Self-Censorship: The LA Times and ``Resistance Fighters'

Self-Censorship: The LA Times and ``Resistance Fighters'

by www.Freace.de Sunday, Nov. 23, 2003 at 2:22 AM
mbatko@lycos.com

"The Los Angeles Times instructed its editors not to speak any more of Iraqi resistance fighters. Instead the words rebels or guerillas should be used according to the email order.."

Self-Censorship: Resistance Fighters

By www.Freace.de

[This article is translated from the German on the World Wide Web, http://www.freace.de/artikel/nov2003/censor071103.html.]

A news report of the Sydney Morning Herald revealed on Friday that the Los Angeles Times http://www.latimes.com instructed its editors not to speak any more of Iraqi “resistance fighters”.

Instead the words “rebels” or “guerillas” should be used according to the email order.

An acting editor-in-chief of the LA Times, Melissa McCoy, said on Wednesday that the instruction originated in a discussion of the high-ranking editors of the newspaper, not in the complaints of readers.

McCoy said she regarded the term “resistance fighters” as a correct description for Iraqis who fight against US soldiers. However it would waken memories of the 2nd World War, especially of the French resistance, the Resistance, or the Jews who fought against the Nazis in the Warsaw ghetto.

The similarity of the English term “resistance fighter” to “Resistance” creates this impression. Nevertheless the question is whether this is really the only reason for the instruction.

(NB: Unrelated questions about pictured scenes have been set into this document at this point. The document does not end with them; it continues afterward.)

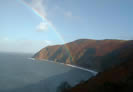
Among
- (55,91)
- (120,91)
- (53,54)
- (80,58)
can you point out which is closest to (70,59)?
(80,58)

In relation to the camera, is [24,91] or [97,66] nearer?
[24,91]

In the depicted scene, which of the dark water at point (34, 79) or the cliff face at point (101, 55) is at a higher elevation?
the cliff face at point (101, 55)

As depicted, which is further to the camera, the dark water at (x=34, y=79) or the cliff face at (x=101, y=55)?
the cliff face at (x=101, y=55)

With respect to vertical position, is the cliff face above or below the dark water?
above

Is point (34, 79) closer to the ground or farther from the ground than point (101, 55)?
closer to the ground

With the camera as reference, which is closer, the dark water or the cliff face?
the dark water

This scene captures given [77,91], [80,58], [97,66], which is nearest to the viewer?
[77,91]

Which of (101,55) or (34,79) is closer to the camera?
(34,79)

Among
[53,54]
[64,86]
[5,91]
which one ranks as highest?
[53,54]

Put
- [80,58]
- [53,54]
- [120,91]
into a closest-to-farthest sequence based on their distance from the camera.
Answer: [120,91], [80,58], [53,54]

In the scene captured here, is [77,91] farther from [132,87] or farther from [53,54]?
[53,54]

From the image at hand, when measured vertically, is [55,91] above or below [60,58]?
below
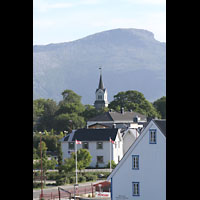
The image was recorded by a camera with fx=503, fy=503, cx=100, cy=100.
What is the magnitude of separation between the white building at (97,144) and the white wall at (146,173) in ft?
37.1

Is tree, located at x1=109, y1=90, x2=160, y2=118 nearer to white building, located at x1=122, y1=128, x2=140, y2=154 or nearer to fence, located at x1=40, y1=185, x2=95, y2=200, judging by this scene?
white building, located at x1=122, y1=128, x2=140, y2=154

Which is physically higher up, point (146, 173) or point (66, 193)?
point (146, 173)

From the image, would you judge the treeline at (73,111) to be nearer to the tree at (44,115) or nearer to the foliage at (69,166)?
the tree at (44,115)

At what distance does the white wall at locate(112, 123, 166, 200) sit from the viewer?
10086 millimetres

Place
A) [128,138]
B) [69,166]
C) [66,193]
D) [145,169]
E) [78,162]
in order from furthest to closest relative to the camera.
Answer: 1. [128,138]
2. [78,162]
3. [69,166]
4. [66,193]
5. [145,169]

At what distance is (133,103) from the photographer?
40000 millimetres

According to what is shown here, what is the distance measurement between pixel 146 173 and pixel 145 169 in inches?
3.9

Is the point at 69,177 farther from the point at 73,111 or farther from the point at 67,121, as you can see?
the point at 73,111

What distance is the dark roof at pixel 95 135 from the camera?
878 inches

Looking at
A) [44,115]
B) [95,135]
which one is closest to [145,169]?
[95,135]

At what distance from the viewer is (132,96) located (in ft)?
134
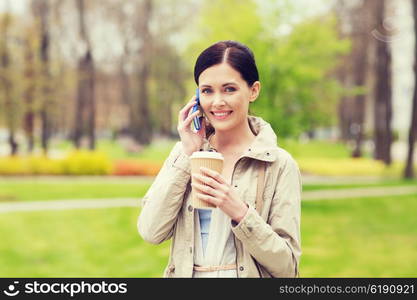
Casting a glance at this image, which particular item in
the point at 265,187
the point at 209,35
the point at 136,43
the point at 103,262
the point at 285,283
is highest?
the point at 136,43

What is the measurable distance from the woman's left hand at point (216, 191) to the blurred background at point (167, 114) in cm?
515

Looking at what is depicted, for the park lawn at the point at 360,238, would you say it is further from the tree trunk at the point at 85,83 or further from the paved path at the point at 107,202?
the tree trunk at the point at 85,83

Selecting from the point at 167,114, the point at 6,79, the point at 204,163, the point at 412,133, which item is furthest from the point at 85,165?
the point at 204,163

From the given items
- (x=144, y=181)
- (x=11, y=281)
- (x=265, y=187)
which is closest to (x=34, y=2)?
(x=144, y=181)

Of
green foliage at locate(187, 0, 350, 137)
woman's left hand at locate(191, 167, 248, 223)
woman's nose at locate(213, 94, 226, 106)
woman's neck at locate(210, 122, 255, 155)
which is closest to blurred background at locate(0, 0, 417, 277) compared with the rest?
green foliage at locate(187, 0, 350, 137)

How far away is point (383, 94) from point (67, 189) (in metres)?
13.2

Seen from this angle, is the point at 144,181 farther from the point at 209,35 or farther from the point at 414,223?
the point at 414,223

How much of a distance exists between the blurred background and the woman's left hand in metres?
5.15

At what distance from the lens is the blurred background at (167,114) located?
1052 cm

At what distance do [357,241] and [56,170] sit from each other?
12.5 m

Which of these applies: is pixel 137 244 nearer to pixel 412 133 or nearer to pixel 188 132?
pixel 188 132

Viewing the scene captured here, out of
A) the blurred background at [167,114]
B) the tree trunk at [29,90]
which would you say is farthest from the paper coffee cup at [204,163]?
the tree trunk at [29,90]

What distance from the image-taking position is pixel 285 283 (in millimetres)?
2617

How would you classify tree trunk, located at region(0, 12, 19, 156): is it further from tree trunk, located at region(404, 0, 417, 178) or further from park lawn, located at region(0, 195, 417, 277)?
tree trunk, located at region(404, 0, 417, 178)
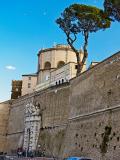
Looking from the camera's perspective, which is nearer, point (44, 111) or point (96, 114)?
point (96, 114)

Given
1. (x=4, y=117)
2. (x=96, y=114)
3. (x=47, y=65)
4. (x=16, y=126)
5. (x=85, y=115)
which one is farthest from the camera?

From a moral perspective, “resistance fighters” have a greater legitimation than “rebels” or “guerillas” since they clearly struggle against foreign occupiers while “rebels” or “guerillas” act against the government of their own country often without the same support in the population.

Since Iraq was conquered and occupied by the US, the term “resistance fighter” seems appropriate. If this awakens memories in English minds of French resistance, this could be because the French resistance also involved a conquest against international law..

David Hoffman, foreign editor of the Washington Post, said that his newspaper uses the term “resistance fighters” without hesitation. “They are resisting an American occupation”, Hoffman said.

What is involved here is an almost inconspicuous change of a term. However little distinctions can change readers’ opinions in a subliminal way.

The question is whether the order of the LA Times really only rested on its own decision or whether the US government as exerted pressure happened with other media, for example the Arab broadcast station Al-Jazeera.

Al-Jazeera was under massive pressure to remove several comic strips from its website and not broadcast a whole series of publications of Iraqi resistance groups and Al Qaida. Its reporting altogether has become reserved in its US criticism.

As the British Guardian reported on Thursday, a story of the BBC showed that journalists “embedded” in the combat units provided a flattering picture of the war.

Mark Damazar, acting director of BBC News, said: “For praiseworthy and honorable reasons, our reporting is flattering. We run the risk of a double standard which is hardly a service to democracy.”

Although 53 British soldiers were killed in the Iraq war, viewers did not see a picture of a killed or wounded British soldier. Damazer urges a debate over the culture of flattery that has been increasing for years.

In the reporting, according to the study, Iraqi joy over the US soldiers was twice as likely to be shown than doubt or hostility.